While i am trying to solve a physical mathematical problem, one has to deal with the following integral as an intermediate step $$ \int_{-\pi}^{\pi} i \operatorname{arctanh} \left( \sin\theta+i\alpha \right) \, \mathrm{d}\theta \, , $$ where $\alpha\ge 0$.

Using Computer algebra systems (CAS) such as Maple, it can be noticed that the integral is really valued.

The integral can most likely be evaluated analytically by contour integration and using the residue theorem. However, i have no clue how to proceed.

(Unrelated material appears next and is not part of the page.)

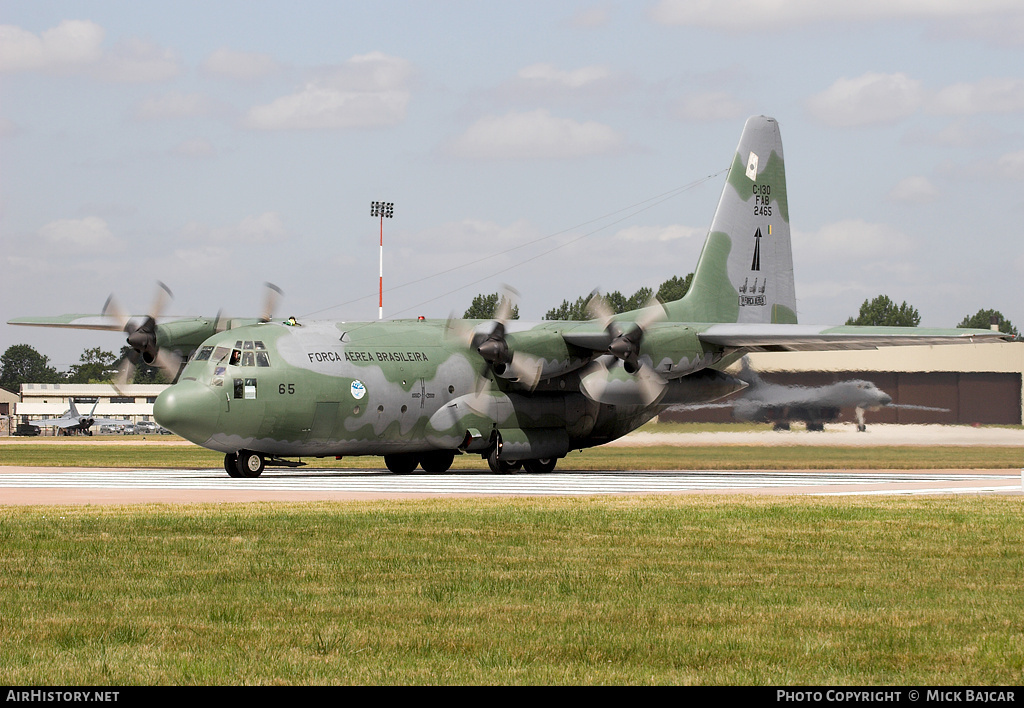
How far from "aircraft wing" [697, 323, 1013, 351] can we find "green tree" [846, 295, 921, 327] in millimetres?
125545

Any thoughts or hints that can help a bit would be highly desirable.

Thank you

Volterra

Answer 1

Yes, it can be solved using contour integration, or just reduced to (already used by myself) $$\int_{-\pi}^{\pi}\ln(1-2r\cos\theta+r^2)~d\theta=0\qquad(r\in\mathbb{C},|r|<1)$$ where the principal value of the logarithm is taken; I think the easiest way to see it is from $$\ln(1-2r\cos\theta+r^2)=\ln(1-re^{i\theta})(1-re^{-i\theta})=2\sum_{n=1}^{\infty}\frac{r^n\cos n\theta}{n}.$$ This can be rewritten as $\int_{-\pi}^\pi\ln\left(\frac{1+r^2}{2r}-\cos\theta\right)~d\theta=-2\pi\ln r$; clearly (using substitution and periodicity), $\cos\theta$ can be replaced by $\pm\sin\theta$ here. Since $\operatorname{arctanh}(\sin\theta+i\alpha)=\frac{1}{2}\ln\frac{1+\sin\theta+i\alpha}{1-\sin\theta-i\alpha}$, the answer is $$i\pi\big(\ln r(-\alpha)-\ln r(\alpha)\big)=2\pi\arg r(\alpha),$$ where $r=r(\alpha)$ is the solution of $1+r^2=2r(1+i\alpha)$ satisfying $|r|<1$ (for $\alpha>0$; the case $\alpha=0$ is covered by continuity, or just solved immediately). This may be evaluated in closed form.